> [Your goal] Render as a Markdown table, with the columns "Row" and "Line", the portion of these lines that begins with the line containing "Which option out of" and ends with the line containing "78.7 inches", both included. Number each row, and omit any blank lines.

* * * *

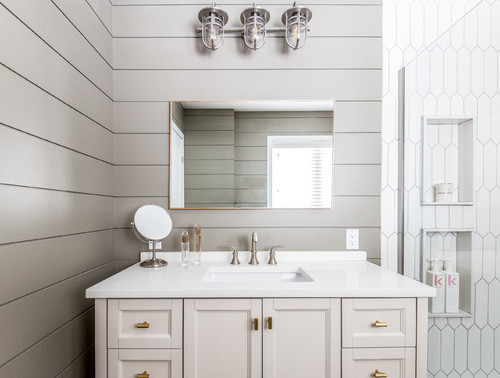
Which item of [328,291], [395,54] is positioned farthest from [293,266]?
[395,54]

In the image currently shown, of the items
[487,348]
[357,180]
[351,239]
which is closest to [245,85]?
[357,180]

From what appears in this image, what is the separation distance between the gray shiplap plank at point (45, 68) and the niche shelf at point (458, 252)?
1.82 meters

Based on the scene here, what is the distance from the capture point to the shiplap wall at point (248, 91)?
5.76 feet

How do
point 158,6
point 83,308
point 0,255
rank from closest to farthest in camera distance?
point 0,255 → point 83,308 → point 158,6

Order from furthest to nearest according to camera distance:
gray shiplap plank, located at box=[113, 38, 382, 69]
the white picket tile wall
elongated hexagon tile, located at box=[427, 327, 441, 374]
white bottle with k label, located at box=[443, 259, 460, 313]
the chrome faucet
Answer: gray shiplap plank, located at box=[113, 38, 382, 69] → the chrome faucet → elongated hexagon tile, located at box=[427, 327, 441, 374] → white bottle with k label, located at box=[443, 259, 460, 313] → the white picket tile wall

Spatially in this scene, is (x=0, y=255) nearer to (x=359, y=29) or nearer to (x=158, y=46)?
(x=158, y=46)

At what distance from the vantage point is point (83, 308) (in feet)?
4.60

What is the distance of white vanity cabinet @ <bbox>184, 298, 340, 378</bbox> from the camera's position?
120 centimetres

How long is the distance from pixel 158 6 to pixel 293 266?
1676mm

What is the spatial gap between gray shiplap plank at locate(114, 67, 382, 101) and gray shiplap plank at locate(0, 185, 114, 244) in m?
0.69

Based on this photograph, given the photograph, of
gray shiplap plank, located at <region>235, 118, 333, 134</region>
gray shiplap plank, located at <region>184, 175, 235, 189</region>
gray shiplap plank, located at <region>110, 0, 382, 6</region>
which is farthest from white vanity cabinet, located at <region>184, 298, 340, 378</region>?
gray shiplap plank, located at <region>110, 0, 382, 6</region>

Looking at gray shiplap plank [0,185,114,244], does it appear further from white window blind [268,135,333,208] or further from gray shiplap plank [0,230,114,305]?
white window blind [268,135,333,208]

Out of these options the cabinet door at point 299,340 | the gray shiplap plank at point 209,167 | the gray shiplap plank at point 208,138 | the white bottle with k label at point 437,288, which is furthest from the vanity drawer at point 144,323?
the white bottle with k label at point 437,288

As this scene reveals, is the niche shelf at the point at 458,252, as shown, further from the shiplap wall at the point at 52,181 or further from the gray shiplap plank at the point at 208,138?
the shiplap wall at the point at 52,181
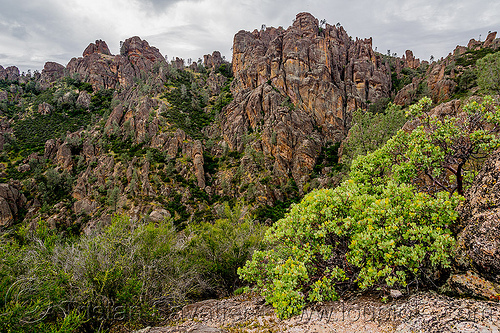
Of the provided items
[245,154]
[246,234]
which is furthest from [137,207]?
[246,234]

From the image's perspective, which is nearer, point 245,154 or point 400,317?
point 400,317

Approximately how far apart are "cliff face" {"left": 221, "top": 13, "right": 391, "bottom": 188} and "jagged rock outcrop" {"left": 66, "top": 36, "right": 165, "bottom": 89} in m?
65.4

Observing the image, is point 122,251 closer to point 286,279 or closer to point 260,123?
point 286,279

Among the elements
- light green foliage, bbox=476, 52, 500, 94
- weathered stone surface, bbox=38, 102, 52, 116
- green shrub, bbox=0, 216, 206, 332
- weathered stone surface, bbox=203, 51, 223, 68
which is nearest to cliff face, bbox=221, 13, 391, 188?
light green foliage, bbox=476, 52, 500, 94

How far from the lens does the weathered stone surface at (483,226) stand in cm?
528

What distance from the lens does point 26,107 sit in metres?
105

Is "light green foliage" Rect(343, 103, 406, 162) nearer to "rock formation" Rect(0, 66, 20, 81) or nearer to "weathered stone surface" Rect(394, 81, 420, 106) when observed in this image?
"weathered stone surface" Rect(394, 81, 420, 106)

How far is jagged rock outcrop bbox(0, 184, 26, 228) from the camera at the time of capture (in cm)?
5534

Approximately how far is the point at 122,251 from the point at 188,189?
5085 centimetres

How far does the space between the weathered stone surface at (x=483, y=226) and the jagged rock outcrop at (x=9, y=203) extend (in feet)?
270

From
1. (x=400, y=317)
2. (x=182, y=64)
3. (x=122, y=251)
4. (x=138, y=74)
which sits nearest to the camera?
(x=400, y=317)

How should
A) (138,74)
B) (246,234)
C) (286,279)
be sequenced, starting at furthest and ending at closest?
(138,74) < (246,234) < (286,279)

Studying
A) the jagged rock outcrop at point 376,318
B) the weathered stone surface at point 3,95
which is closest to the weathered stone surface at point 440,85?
the jagged rock outcrop at point 376,318

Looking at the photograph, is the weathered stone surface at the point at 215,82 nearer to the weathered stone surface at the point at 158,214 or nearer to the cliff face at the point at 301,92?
the cliff face at the point at 301,92
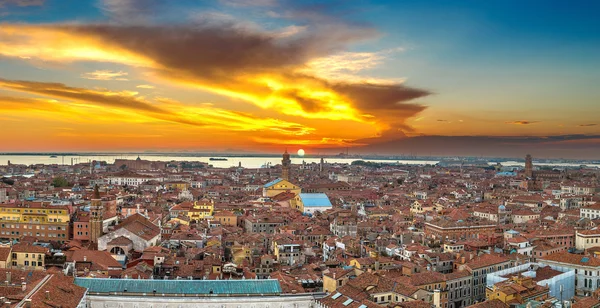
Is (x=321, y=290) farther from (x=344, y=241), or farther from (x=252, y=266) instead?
(x=344, y=241)

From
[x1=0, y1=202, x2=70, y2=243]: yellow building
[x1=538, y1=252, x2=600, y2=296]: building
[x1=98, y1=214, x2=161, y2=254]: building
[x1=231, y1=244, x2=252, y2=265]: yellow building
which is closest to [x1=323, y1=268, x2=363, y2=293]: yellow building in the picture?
[x1=231, y1=244, x2=252, y2=265]: yellow building

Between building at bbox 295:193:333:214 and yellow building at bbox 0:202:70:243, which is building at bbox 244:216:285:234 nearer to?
building at bbox 295:193:333:214

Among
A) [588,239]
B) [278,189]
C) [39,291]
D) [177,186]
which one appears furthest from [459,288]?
[177,186]

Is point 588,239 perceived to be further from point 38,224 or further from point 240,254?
point 38,224

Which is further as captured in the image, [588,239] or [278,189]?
[278,189]

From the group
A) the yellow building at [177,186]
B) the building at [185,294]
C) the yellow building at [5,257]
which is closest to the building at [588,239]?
the building at [185,294]

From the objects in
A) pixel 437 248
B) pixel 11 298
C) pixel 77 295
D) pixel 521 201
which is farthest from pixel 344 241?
pixel 521 201
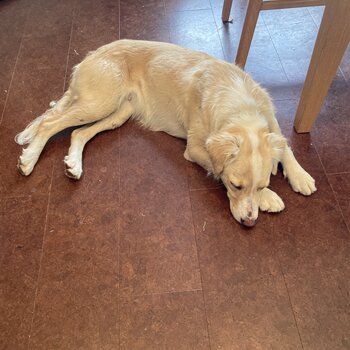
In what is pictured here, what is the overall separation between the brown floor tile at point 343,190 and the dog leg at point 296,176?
0.14m

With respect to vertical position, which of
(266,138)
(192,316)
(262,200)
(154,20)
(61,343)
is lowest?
(61,343)

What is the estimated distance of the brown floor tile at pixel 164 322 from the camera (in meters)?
1.60

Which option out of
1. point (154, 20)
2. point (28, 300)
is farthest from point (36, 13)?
point (28, 300)

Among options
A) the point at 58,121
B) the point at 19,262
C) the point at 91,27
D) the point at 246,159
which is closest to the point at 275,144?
the point at 246,159

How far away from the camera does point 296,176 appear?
78.7 inches

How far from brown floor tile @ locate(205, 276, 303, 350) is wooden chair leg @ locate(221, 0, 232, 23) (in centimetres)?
222

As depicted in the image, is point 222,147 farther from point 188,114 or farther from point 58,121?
point 58,121

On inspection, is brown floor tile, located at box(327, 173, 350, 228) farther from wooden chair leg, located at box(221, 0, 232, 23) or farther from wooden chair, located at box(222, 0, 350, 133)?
wooden chair leg, located at box(221, 0, 232, 23)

* * * *

> [Expected answer]
| Row | Line |
|---|---|
| 1 | Which option out of |
| 2 | 1. point (154, 20) |
| 3 | 2. point (28, 300) |
| 4 | is farthest from point (36, 13)? |
| 5 | point (28, 300) |
| 6 | Among options |
| 7 | A) the point at 58,121 |
| 8 | B) the point at 19,262 |
| 9 | C) the point at 91,27 |
| 10 | D) the point at 246,159 |
| 11 | which is closest to the point at 275,144? |
| 12 | the point at 246,159 |
| 13 | How far away from the camera does point 296,176 appear? |
| 14 | 78.7 inches |